* **Trecho do documento**
* * *
A SECRET agita a sociedade guatemalteca
by Digital Rights LAC on outubro 29, 2014
As autoridades da Guatemala buscam uma ideia para regular as redes sociais e aplicativos, devido a muitos deles serem potenciais promotores de abusos. O país precisa deste tipo de medidas?
Por Renata Ávila, World Wide Web Foundation.
A Guatemala gozou por um longo período de uma relativa calma quanto à censura e controle das atividades usando a Internet, apesar de ter outros problemas regulatórios relacionados com a distribuição do espectro radioelétrico e a diversidade mediática. Sem contar o incidente no qual um usuário do Twitter foi arrestado por “incitação de pânico financeiro” e foi parar na cadeia em pleno escândalo político. Sua sentença seria anulada posteriormente.
Ainda que a conectividade não seja alta e o acesso à banda larga é um dos piores no continente, com menos de 4 %, a Guatemala goza de alta conectividade móvel. Não existem mais do que um projeto de lei de Proteção de Dados Pessoais, abandonado desde 2009 e disposições legais dispersas quanto às redes sociais, até o dia de hoje.
Contudo, existem duas leis que, de alguma forma e ainda que passem despercebidas pelas autoridades, regulam as atividades online. A Lei de Proteção da Criança e do Adolescente, conhecida como Lei P.I.N.A., que tem caráter de lei de ordem pública e que indica que os meninos e meninas têm direito à proteção de toda informação nociva; e a Lei de Equipamentos Terminais Móveis, que impõe a obrigação de um registro de usuários de telefonia celular, criando bancos de dados de telefones associados com o Documento Único de Identidade, e que também permite sem nenhuma intermediação de autorização judicial, que as autoridades solicitem informação acerca de localização e identidade de usuários e chamadas. Esta lei também estabelece o crime de conspiração usando meios eletrônicos, mesmo se o crime não for perpetrado, dando a possibilidade de vigilância eletrônica de todo tipo.
No início de setembro, e após um aumento da atividade em torno do aplicativo SECRET na Guatemala, a Vice-Presidente da Guatemala, Roxana Baldetti, anunciava a urgência de tomar a frente no assunto para “proteger” menores dos perigos deste aplicativo, pois o qualificou como uma ferramenta promotora “da violência sexual, pornografia infantil e bullying”.
A vice-presidente delegou então no titular da Superintendência de Telecomunicações, o ente regulador das companhias de prestação de serviço de telefonia móvel e Internet, a obrigação de fazer algo a esse respeito e pediu que fosse adquirido equipamento para poder realizar um exaustivo programa para identificar os usuários do aplicativo SECRET, incluindo sua localização geográfica e sua identidade. Mais de um mês depois das referidas afirmações, ainda não consta no portal de transparência da SIT, a aquisição do referido equipamento.
* * *
* **Material fornecido**
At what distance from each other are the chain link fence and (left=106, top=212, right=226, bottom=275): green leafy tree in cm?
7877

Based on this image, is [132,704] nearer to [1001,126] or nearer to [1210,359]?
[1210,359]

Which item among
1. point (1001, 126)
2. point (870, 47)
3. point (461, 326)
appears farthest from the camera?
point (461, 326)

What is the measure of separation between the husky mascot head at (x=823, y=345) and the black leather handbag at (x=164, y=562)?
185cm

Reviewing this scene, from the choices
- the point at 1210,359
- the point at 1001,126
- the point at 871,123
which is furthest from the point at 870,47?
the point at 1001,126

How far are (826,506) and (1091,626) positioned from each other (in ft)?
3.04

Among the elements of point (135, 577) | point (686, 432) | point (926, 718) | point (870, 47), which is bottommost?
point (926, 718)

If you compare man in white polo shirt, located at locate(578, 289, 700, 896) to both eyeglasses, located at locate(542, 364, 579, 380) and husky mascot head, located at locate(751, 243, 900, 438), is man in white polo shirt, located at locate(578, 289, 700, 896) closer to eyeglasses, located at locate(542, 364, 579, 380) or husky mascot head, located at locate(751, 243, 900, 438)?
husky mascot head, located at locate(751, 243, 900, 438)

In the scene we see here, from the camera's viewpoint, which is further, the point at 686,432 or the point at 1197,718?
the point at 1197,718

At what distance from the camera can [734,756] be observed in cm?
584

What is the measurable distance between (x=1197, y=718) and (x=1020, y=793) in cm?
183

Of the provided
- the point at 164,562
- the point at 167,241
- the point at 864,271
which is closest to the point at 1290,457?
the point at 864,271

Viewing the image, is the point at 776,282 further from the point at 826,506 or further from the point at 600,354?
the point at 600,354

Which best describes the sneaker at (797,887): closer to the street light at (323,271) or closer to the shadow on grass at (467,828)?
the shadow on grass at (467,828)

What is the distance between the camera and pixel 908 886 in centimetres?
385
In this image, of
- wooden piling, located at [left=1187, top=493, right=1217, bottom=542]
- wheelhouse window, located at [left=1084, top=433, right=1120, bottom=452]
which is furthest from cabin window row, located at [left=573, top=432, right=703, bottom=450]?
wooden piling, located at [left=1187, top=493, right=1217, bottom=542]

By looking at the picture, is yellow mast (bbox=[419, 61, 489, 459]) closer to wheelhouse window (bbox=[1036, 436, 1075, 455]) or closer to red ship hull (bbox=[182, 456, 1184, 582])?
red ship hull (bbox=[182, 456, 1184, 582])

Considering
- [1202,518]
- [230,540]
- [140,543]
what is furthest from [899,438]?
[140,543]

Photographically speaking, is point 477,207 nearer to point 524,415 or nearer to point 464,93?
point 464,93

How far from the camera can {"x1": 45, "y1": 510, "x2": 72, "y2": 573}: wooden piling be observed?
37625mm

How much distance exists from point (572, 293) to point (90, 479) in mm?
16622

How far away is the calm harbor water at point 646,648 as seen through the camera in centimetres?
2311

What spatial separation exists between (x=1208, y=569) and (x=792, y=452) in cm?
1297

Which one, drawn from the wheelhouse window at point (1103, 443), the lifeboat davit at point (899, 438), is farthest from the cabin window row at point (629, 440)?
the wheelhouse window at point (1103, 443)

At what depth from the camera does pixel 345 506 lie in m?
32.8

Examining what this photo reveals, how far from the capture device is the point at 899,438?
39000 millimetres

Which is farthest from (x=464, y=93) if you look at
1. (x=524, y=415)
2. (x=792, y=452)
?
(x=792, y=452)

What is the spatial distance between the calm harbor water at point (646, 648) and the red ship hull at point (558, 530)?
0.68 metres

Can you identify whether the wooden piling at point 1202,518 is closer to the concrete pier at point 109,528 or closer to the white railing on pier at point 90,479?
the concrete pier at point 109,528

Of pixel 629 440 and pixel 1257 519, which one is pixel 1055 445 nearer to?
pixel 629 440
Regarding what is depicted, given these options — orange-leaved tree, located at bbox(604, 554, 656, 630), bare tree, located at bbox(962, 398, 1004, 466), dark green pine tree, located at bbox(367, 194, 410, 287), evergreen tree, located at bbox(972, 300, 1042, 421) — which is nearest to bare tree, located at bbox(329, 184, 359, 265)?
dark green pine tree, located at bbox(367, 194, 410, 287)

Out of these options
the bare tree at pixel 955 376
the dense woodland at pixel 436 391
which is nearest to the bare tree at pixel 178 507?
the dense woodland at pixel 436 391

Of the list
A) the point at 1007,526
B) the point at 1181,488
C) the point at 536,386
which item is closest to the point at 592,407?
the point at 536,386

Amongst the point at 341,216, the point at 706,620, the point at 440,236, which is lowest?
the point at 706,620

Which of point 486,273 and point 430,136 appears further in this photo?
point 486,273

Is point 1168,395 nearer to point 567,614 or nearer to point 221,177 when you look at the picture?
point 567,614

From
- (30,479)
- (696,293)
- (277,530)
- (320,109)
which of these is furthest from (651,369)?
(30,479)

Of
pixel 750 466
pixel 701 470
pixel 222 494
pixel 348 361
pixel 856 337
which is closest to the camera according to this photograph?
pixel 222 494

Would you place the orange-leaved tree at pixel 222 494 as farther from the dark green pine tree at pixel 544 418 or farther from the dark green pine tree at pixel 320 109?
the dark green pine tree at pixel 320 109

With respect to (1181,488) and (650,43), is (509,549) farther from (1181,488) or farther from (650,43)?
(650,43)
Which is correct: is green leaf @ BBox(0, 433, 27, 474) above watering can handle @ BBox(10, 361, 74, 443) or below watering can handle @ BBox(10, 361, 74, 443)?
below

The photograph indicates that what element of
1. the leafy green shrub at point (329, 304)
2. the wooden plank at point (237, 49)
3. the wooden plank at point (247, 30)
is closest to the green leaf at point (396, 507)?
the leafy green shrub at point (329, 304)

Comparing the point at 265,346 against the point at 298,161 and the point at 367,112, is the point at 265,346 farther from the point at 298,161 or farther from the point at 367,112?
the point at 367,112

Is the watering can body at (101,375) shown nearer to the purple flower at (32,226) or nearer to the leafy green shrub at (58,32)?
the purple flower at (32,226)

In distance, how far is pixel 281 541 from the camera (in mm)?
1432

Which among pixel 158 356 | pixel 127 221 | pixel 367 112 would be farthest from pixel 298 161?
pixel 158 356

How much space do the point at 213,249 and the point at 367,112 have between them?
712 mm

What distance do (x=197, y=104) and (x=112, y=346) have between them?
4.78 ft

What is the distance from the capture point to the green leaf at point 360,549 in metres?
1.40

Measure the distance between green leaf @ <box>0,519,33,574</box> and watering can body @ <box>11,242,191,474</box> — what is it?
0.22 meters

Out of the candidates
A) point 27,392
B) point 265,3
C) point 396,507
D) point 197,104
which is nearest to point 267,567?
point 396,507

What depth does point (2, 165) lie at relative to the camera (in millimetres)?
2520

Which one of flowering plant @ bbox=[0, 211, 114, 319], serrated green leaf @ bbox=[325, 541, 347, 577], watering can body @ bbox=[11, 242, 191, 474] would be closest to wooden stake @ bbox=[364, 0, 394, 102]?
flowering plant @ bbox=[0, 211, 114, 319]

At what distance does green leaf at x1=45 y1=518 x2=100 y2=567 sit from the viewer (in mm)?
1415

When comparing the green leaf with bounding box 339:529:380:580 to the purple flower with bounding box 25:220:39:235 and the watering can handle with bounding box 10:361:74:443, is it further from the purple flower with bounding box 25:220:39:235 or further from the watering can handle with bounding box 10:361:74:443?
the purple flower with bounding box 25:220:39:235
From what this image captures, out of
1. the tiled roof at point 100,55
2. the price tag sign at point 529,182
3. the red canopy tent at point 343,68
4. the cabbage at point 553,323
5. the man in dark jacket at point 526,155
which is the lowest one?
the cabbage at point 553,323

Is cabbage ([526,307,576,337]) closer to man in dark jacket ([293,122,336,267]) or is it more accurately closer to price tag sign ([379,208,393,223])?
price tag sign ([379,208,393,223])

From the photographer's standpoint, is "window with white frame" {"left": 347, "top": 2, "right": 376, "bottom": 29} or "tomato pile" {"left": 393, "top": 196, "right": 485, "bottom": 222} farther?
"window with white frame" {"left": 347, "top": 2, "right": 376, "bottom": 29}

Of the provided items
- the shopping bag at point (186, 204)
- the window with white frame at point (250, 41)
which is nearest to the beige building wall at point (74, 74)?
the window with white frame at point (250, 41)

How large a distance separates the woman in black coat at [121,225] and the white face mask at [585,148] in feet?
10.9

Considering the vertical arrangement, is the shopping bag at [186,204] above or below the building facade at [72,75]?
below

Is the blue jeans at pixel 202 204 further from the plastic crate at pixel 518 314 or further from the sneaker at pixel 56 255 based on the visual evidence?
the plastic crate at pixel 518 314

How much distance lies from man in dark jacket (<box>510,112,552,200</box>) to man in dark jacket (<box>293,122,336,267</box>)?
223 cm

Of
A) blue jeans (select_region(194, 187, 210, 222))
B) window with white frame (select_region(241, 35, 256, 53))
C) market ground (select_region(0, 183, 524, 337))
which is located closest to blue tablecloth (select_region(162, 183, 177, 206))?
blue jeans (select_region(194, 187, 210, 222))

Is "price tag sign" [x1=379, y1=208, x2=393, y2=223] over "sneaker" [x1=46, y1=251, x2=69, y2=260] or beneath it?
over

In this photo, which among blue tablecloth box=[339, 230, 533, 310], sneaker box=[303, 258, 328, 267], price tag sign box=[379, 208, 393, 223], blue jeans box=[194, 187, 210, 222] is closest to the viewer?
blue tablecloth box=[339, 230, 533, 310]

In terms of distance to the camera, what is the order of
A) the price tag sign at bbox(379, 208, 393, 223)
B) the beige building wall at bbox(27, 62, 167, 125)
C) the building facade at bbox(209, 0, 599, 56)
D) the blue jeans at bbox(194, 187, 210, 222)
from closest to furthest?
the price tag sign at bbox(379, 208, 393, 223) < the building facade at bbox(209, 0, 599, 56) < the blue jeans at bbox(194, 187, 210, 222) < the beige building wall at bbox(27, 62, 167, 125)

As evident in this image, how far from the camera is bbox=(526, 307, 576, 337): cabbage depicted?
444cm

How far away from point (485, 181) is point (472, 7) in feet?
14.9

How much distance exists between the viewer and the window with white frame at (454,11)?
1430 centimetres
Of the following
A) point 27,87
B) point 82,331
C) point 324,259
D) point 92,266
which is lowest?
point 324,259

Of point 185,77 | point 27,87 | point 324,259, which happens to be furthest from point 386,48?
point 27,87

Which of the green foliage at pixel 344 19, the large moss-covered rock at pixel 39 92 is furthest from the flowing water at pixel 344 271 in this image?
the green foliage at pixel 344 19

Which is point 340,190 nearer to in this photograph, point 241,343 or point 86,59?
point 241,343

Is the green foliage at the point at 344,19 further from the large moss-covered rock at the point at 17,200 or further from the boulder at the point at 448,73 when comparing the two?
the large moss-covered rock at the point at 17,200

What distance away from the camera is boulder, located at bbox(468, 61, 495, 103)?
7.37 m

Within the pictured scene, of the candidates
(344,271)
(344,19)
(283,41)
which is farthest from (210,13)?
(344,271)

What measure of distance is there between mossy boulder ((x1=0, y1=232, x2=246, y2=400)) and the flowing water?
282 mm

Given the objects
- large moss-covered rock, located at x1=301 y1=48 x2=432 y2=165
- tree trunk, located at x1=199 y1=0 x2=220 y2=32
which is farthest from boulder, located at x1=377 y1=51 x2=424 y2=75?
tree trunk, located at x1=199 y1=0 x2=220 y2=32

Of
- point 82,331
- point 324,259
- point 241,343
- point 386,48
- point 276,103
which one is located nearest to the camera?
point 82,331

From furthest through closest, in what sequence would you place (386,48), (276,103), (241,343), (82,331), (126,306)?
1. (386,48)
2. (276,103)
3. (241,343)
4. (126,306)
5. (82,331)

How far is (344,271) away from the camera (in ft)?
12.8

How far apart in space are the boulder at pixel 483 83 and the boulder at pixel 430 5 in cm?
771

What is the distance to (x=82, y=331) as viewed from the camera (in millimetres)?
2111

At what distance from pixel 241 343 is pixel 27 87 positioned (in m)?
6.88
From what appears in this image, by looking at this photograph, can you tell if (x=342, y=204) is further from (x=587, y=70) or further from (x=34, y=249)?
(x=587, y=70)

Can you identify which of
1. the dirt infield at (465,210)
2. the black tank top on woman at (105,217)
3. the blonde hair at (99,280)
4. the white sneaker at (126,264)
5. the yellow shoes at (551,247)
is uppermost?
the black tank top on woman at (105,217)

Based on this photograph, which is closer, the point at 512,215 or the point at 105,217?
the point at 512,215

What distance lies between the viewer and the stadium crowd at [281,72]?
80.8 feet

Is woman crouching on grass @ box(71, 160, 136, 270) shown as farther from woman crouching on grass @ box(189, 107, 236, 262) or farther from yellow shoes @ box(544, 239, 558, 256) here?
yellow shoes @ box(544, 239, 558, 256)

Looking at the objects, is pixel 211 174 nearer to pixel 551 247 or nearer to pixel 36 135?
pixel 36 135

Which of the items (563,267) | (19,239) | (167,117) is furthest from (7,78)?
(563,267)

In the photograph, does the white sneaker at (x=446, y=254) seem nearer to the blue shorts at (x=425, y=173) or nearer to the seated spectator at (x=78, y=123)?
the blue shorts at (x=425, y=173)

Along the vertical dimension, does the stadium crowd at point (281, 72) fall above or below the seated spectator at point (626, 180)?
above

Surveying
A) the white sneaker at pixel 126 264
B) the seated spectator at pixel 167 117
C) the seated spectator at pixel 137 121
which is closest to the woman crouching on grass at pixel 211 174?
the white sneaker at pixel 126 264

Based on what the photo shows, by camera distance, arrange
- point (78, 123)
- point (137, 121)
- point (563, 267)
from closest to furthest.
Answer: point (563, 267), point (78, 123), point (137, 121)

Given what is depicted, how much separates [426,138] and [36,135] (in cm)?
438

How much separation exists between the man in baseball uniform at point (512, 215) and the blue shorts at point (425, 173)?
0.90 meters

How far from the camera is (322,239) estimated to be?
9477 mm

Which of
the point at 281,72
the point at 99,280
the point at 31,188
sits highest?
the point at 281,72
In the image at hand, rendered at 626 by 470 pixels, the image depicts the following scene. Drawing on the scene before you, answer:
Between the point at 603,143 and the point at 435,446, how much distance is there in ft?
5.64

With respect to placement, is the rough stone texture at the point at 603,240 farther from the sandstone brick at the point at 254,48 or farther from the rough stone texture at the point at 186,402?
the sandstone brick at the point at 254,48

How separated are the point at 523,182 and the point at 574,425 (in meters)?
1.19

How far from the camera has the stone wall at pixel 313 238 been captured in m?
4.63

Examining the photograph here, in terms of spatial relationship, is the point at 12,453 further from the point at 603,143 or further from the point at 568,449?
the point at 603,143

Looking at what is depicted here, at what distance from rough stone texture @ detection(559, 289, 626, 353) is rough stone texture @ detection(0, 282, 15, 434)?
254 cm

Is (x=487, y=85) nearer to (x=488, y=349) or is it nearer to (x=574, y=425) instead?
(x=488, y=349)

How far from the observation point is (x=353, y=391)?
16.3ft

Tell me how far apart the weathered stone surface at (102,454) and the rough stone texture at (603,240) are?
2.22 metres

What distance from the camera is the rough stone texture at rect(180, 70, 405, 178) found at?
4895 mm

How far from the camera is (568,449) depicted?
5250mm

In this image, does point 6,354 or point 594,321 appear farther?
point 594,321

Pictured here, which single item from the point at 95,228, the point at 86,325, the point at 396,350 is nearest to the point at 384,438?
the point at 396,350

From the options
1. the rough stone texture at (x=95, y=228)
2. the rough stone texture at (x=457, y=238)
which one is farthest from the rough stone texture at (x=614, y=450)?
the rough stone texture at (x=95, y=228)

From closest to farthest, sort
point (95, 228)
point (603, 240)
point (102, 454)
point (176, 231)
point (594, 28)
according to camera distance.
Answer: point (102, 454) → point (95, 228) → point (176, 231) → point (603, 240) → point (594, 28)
* * *
* **Requisito**
Transcreva fielmente o trecho do texto sobre o aplicativo SECRET na Guatemala, desde "A SECRET agita" até "Wide Web Foundation.", inclusive. O material acima não tem qualquer relação com o que aqui se solicita.

* **Tarefa concluída**
A SECRET agita a sociedade guatemalteca
by Digital Rights LAC on outubro 29, 2014
As autoridades da Guatemala buscam uma ideia para regular as redes sociais e aplicativos, devido a muitos deles serem potenciais promotores de abusos. O país precisa deste tipo de medidas?
Por Renata Ávila, World Wide Web Foundation.